18 May, 2013
Strengths and Weaknesses by Ingrid Wiemer
In yet another pursuit of self-discovery, I set out to ask three people what they see as my strengths and my weaknesses. At first I had trouble deciding who I was going to ask. I could choose to interview people who I knew would flatter me, or I could interview people who really know me better than that. I chose the latter, because I thought it would be false if I portrayed myself as a saint. The answers might be more difficult for me to hear, but they’re more honest.
The first person I asked my question was my fourteen-year-old brother, Erik. At first, he was inclined to say “I don’t know,” which is his usual response to any question. But after further pushing, I got a short answer from him. Basically, my brother thinks that I am focused, good at talking to and working with people, and that I have a short temper.
Then I went to ask my dad the same question. His response was a bit more extensive than Erik’s. He gave me three strengths and three weaknesses:
Strength one: ”You are very empathic. You care deeply about other people.”
Strength two: ”You’re extremely organized and extremely focused.”
Strength three: ”You’re very intelligent.”
Weakness one: ”You doubt yourself.”
Weakness two: ”You let your darkness get the better of you, and you sell yourself short that way.”
Weakness three: ”You can be very self-centered at times.”
Most of these things are what I would expect to hear from him, but to know that I can be very self-centered was somewhat of a surprise to me. Hearing that hurt me, because I try hard to perfect how other people think of me. I guess that is pretty self-centered. After I thought on it for a while, though, I realize that he’s probably (partially) right.
The third person I interviewed was my friend Miranda. She gave me a hard time when we began, because she needed “more context,” but after an annoying bit of banter, she answered the question.
“I think a weakness…let’s get the hard part over with,” she said.
“That’s the easy part for you; that’s the part you know right away.” She laughed. ”It’s true! That’s funny. Uh… A weakness is probably the fact that when there’s a problem, or something that you don’t like, or something that’s not going right, you don’t even try to fix it. You don’t address it. And if you do, the problem has to be super, super, super important to you. Because you often, like if someone’s upset at you, you’re just like ‘Okay, yeah, whatever.’ Or if someone’s disappointed in you, you don’t really change the way you’re acting to try to make them not disappointed in you and you’re upset that they’re disappointed in you but you don’t know what to do, so then you just kinda leave it how it is because you don’t know what to do. I think that’s probably… It’s something that I’ve noticed that bothers me, I don’t know if it’s a weakness. I would think of it as a weakness, because I think then it ends up hurting you more in the end.”

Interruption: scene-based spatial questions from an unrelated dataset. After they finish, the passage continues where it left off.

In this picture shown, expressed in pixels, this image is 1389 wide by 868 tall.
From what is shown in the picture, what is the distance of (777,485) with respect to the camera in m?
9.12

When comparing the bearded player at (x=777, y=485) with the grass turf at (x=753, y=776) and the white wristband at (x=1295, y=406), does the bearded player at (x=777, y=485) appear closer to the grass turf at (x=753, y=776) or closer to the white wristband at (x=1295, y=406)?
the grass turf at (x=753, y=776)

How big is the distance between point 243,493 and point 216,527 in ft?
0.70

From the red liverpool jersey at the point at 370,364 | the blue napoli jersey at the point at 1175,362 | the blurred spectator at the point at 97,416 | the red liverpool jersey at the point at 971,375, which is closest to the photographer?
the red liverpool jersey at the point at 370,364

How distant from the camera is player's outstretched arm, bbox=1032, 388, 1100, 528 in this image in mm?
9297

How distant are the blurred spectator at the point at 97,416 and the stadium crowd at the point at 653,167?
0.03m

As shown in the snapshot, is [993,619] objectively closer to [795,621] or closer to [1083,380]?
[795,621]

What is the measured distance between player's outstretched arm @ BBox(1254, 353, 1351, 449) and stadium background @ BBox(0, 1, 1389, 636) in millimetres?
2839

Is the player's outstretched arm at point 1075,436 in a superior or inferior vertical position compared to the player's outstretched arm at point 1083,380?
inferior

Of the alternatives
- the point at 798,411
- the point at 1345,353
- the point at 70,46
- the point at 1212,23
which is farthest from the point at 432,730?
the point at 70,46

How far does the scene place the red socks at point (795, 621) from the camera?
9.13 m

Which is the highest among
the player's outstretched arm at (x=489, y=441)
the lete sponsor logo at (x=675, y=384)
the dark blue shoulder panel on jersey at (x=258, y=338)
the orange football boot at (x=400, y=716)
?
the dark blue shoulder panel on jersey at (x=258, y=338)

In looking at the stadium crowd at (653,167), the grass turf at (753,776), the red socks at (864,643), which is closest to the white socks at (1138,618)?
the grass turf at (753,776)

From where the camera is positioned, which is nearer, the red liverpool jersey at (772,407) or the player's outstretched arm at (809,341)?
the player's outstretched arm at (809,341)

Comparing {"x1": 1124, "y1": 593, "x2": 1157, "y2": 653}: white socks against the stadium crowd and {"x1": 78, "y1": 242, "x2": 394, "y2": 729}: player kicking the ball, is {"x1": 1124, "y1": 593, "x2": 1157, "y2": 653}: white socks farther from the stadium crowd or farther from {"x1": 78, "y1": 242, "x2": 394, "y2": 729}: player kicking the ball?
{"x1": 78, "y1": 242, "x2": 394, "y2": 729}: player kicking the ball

“Uh…strength. I think you have a lot of strengths.”
“You just don’t know what to say!”
“No, I do! I do know what to say. I think that the way you think is definitely a strength. I think your open-mindedness to things is a strength. Your ability to, you know, put away–put aside your own opinions to explore someone else’s. So yeah. Is that good?”

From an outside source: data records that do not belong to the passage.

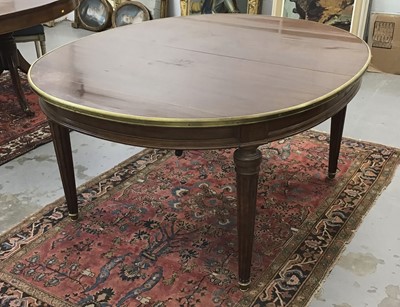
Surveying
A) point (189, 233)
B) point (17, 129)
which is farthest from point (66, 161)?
point (17, 129)

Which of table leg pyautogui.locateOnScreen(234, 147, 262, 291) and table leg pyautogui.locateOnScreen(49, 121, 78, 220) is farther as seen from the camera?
table leg pyautogui.locateOnScreen(49, 121, 78, 220)

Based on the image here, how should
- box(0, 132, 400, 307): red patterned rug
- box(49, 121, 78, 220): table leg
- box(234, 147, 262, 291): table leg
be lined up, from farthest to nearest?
box(49, 121, 78, 220): table leg, box(0, 132, 400, 307): red patterned rug, box(234, 147, 262, 291): table leg

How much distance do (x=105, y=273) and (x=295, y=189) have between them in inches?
38.8

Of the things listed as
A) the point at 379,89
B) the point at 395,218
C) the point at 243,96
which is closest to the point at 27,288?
the point at 243,96

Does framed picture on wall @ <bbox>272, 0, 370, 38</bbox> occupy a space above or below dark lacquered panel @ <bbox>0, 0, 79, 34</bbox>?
below

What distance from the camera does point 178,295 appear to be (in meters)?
1.78

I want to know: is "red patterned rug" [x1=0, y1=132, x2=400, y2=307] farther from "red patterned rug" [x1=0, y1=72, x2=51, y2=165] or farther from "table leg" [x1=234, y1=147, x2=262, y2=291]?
"red patterned rug" [x1=0, y1=72, x2=51, y2=165]

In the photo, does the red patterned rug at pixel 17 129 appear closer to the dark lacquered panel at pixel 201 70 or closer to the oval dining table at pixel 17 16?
the oval dining table at pixel 17 16

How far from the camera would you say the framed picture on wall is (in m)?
3.74

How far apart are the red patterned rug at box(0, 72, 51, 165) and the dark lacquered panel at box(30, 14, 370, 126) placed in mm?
935

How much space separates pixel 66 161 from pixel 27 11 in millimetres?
930

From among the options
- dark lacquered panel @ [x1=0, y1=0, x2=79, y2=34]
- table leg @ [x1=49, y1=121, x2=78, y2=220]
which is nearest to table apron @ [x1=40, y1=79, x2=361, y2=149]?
table leg @ [x1=49, y1=121, x2=78, y2=220]

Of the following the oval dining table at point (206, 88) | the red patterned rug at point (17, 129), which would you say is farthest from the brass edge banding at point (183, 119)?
the red patterned rug at point (17, 129)

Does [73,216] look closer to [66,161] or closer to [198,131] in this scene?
[66,161]
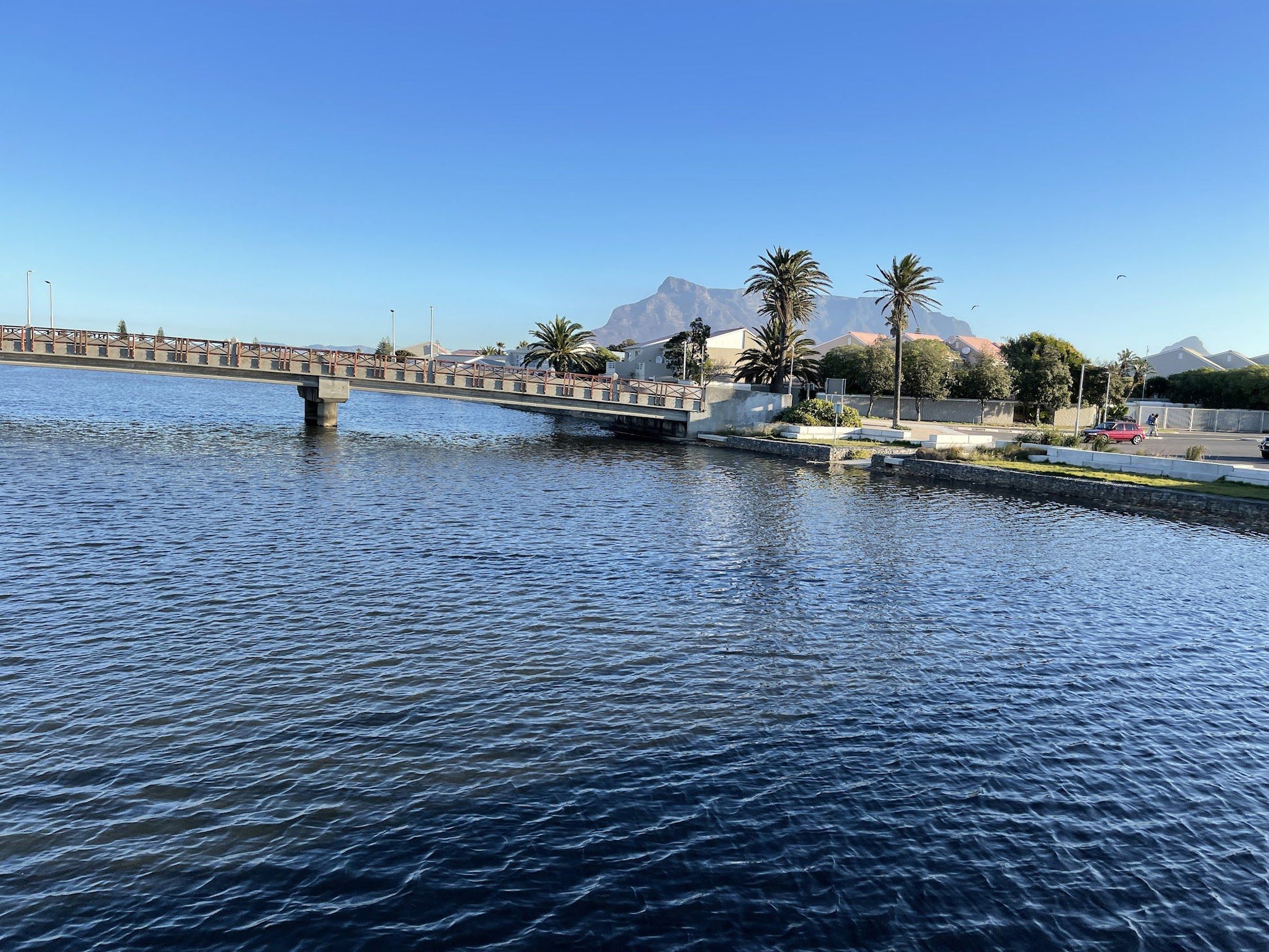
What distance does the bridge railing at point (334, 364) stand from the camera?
2046 inches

I think of Miranda as a very insightful person. I trust her judgment of me, and we discuss things like this often. She explains her views very adequately and I appreciate that about her.

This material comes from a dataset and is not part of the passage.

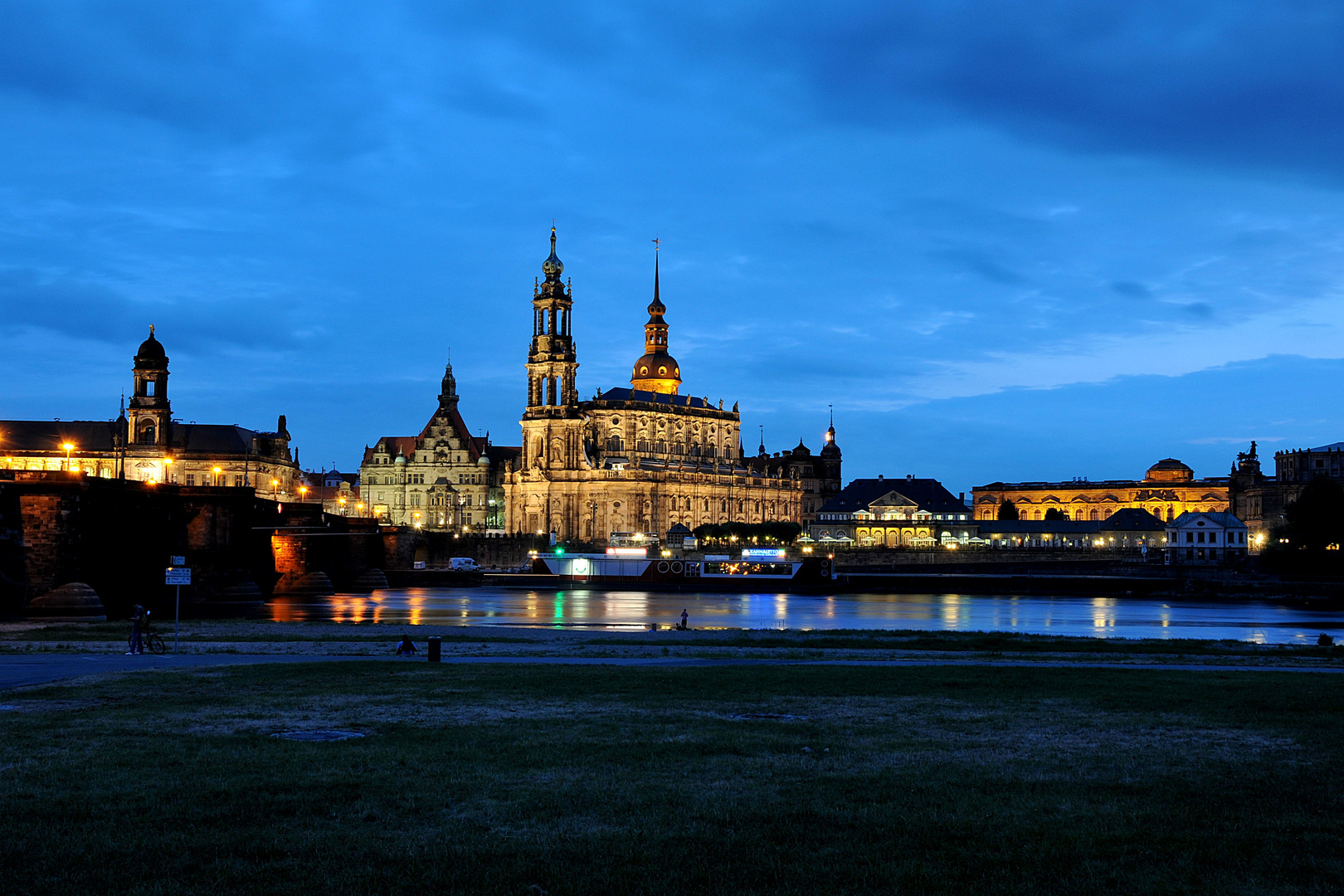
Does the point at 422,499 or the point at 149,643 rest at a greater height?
the point at 422,499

It was cool for me to see that people observe me as they do. Even if the traits they’re naming are my weaknesses. But hearing them named so blatantly and so fully without being able to defend myself actually lets those things sink in for me and helps me find ways to improve upon them. Even the answers that were not necessarily positive helped me to understand more about who I am as a person and come a step closer to accepting and loving who I am.